Política, futebol e culinária
o entrecruzar das linguagens

Nícia de Andrade Verdini Clare (UERJ)

 

Quando comecei a estudar a linguagem da Política, percebi que ela não é um produto isolado. Ela se insere num contexto histórico-social que não pode ser ignorado. Como a linguagem é uma atividade criadora, produto da sociedade, ela vive em contínua evolução e é modificada, principalmente, por relações metafóricas e metonímicas, que surgem do povo para o próprio povo. O léxico não é um sistema fechado; ao contrário, está sempre aberto à evolução do mundo, do pensamento, da transformação da sociedade. Há uma interrelação entre a linguagem da Política e a da Economia. É praticamente impossível estabelecer uma fronteira entre as duas linguagens . Um antigo ministro da Fazenda na França ( barão Joseph –Dominique Louis) disse no século XIX: Daí-nos boa política e eu vos farei boas finanças.
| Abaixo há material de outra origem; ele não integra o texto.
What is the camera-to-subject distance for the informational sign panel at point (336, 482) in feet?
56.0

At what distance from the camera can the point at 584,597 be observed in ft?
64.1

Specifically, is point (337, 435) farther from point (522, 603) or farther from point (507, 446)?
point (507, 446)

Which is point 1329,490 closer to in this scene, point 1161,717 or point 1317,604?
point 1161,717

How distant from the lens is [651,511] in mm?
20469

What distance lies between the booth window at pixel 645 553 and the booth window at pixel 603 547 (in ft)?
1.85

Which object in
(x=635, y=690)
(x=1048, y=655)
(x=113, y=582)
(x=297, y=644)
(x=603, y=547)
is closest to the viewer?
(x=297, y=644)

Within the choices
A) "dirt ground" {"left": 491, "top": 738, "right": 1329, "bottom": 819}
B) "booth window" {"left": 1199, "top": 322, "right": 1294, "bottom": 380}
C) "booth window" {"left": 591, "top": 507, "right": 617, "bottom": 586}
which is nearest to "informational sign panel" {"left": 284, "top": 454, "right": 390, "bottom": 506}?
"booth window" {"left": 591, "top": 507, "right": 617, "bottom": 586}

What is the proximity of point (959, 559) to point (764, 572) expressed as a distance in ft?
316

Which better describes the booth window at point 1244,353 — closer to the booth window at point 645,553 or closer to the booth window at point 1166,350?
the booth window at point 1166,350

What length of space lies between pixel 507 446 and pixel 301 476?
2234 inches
Em ondas sucessivas e concêntricas, essas mudanças se irradiam por todo o imenso território brasileiro. Ao viver o cotidiano político em suas múltiplas facetas, o indivíduo cria. A criação é livre; não é privilégio de casta. Registram-se inovações de cidadãos de prestígio, relacionados ao poder, como o próprio Presidente da República – caso do fracassomania - e de simples desconhecidos anônimos para o contexto nacional.

A adoção depende de inúmeros fatores, entre eles, o prestígio do criador – caso de imexível x infritável - e a possibilidade de irradiação nacional, além do aproveitamento em outras áreas do saber humano.  É aí que ocorre o entrecruzar das linguagens, entrecruzar esse que vai surpreender-nos a todo instante. Política e futebol? Política e culinária? Por quê?

Vejamos: uma área afim da Política é o futebol. Como a Política, o futebol é uma arte que exige habilidade específica. Ambas se influenciam mutuamente. Foi assim que surgiu realmário, palavra composta por aglutinação: de real, moeda nacional, mais Romário, nome do craque brasileiro. Assim, realmário foi um nome jocoso sugerido para a nova moeda, que, dessa forma, seria supervalorizada.

Ronaldinho, o Ronaldo de hoje, também gerou Ronaldinhomania inspirado no -radical –mania usado em fracassomania, inovação do presidente Fernando Henrique.

Dar cartão vermelho , no futebol, significa punir um jogador com a expulsão do campo durante a partida disputada; na linguagem da Política, a idéia de expulsão associa-se à da demissão.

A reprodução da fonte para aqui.